» **DOCUMENT PASSAGE**:
CPDP.ai 2025: THE WORLD IS WATCHING
Date
Time
Location
Maison de la Poste
Rue Picard 5/7,
1000 Brussels

Time: 8:00 – 16:00 (CET)
Date: May 21–23, 2025
The European Union has produced digital legislation at an astonishing rate, both regulating to control existing technological phenomena – such as AI – and to shape specific social constructs built upon technical phenomena – such as the European Health Data Space. Perhaps more than ever, EU digital frameworks are expected to cast regulatory shadows across the world.
However, while the Brussels effect may have proliferated specific privacy and data protection practices worldwide, it also risks reinforcing existing global power dynamics. Stringent EU data export rules can, for example, hinder the competitiveness of the Global South. Besides, many other actors shape digitalisation in very different ways, especially in times of geopolitical change. In such a context, can we expect the norm-setting, global influence of European legislation in the data protection and privacy fields to be paralleled and even strengthened in related digital legislation areas?

» **PROVIDED MATERIAL**:
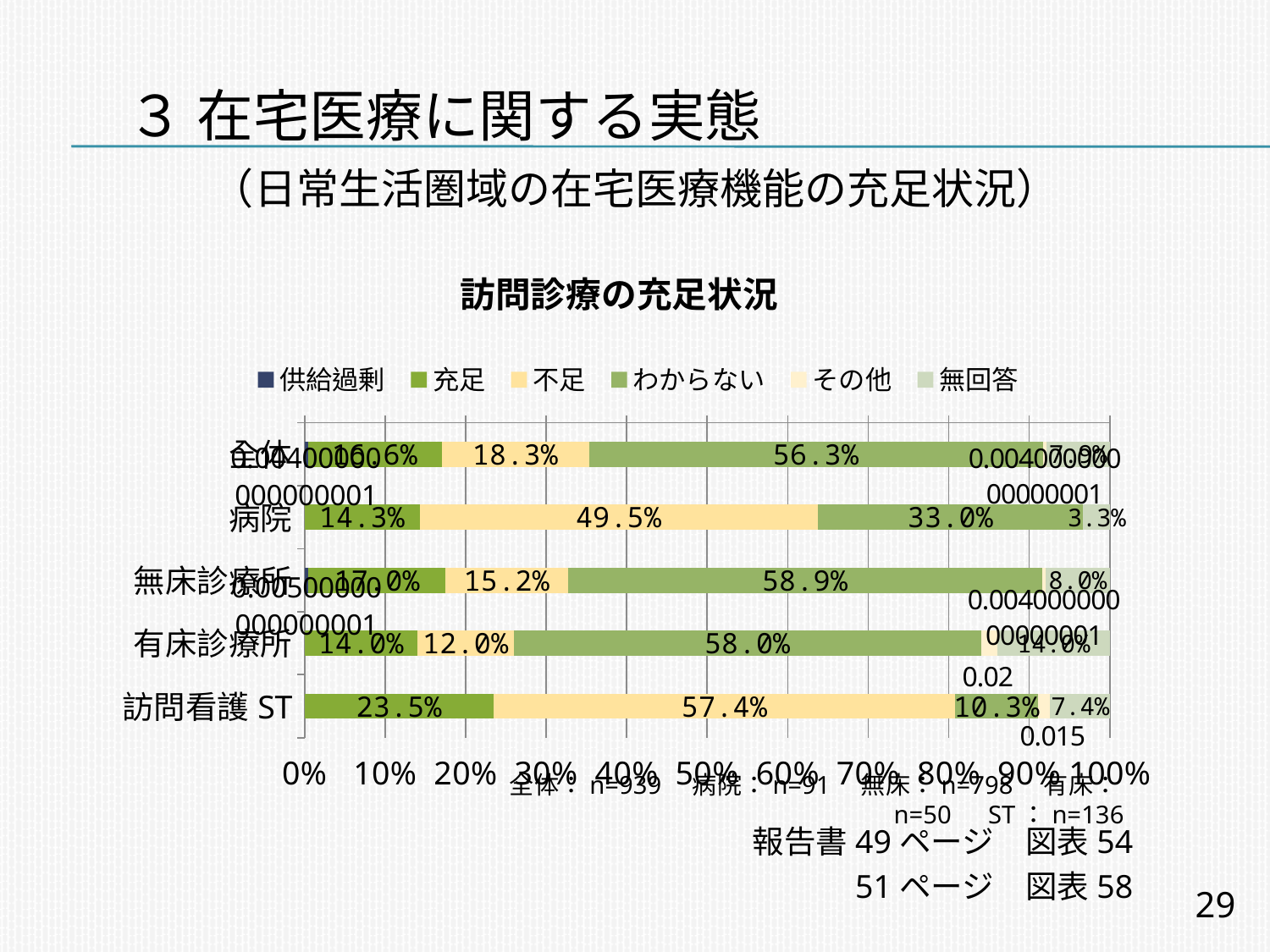
What is the difference between the 不足 values for 訪問看護ST and 病院? 7.9% What is the 不足 value for 病院? 49.5% Which category has the highest 不足 value? 訪問看護ST How many series does the legend list? 6 What is the 無回答 value for 有床診療所? 14.0% What is the 充足 value for 訪問看護ST? 23.5% Which is larger, the 充足 value for 無床診療所 or for 有床診療所? 無床診療所 Which category has the lowest わからない value? 訪問看護ST How many categories are plotted on the y axis? 5 What is the title of the chart? 訪問診療の充足状況 What is the わからない value for 無床診療所? 58.9% What type of chart is shown on the slide? stacked bar chart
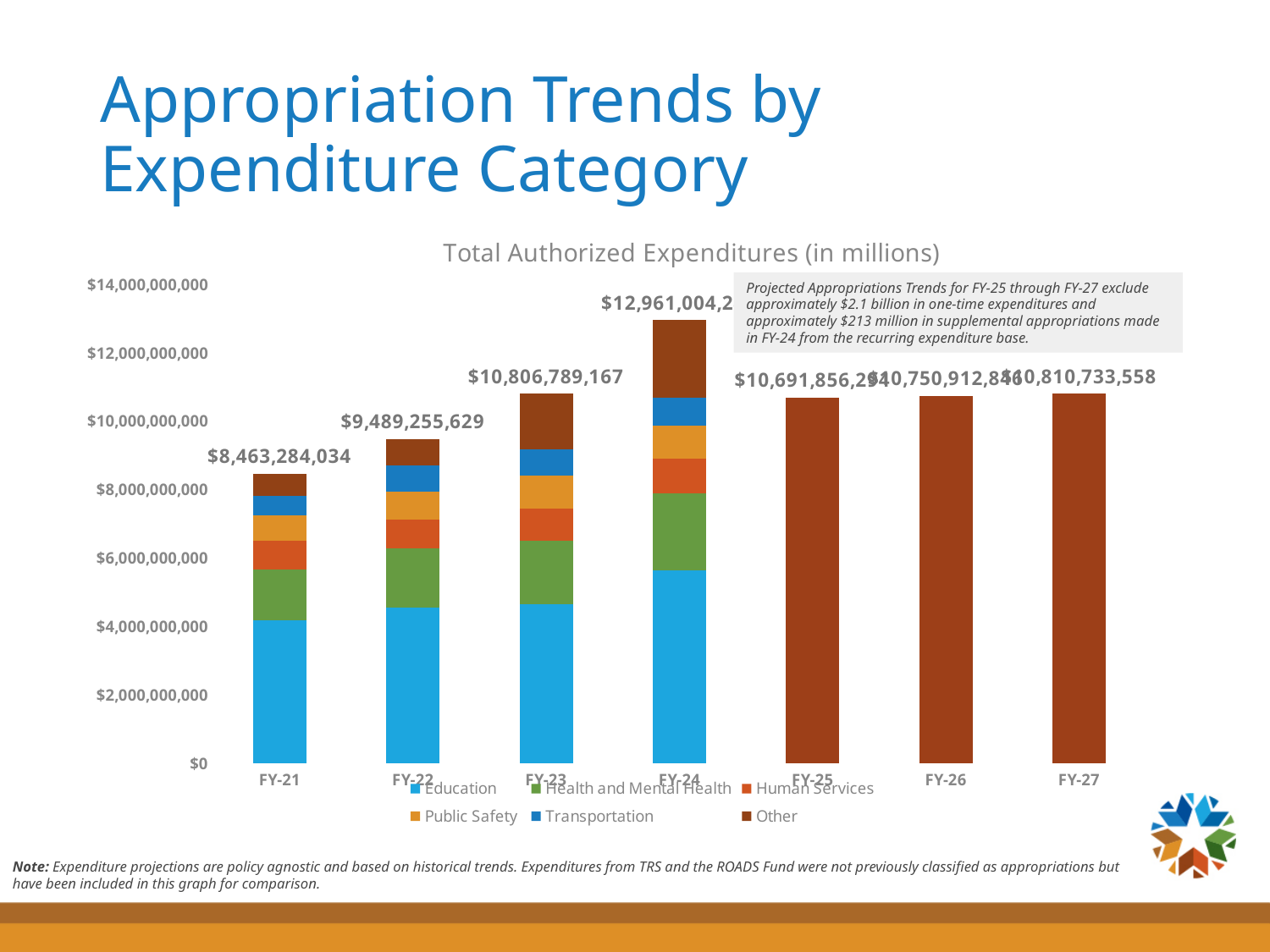
Which fiscal year has the highest total authorized expenditure? FY-24 What is the total authorized expenditure shown for FY-23? $10,806,789,167 What is the total authorized expenditure shown for FY-21? $8,463,284,034 Which is larger, the total for FY-22 or the total for FY-23? FY-23 What kind of chart is shown on the slide? Stacked bar chart What is the difference between the FY-22 total ($9,489,255,629) and the FY-21 total ($8,463,284,034)? $1,025,971,595 How many fiscal years are shown on the x axis? 7 What is the total authorized expenditure shown for FY-27? $10,810,733,558 Is the total for FY-25 greater or less than $12,000,000,000? less How many series does the legend list? 6 Which fiscal year has the lowest total authorized expenditure? FY-21 Is the total for FY-24 greater or less than $12,000,000,000? greater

» **WHAT THIS TASK INVOLVES**:
According to the event page, what can stringent EU data export rules hinder? The lines come from a source unrelated to the event page.

» **ANSWER BELOW**:
The competitiveness of the Global South.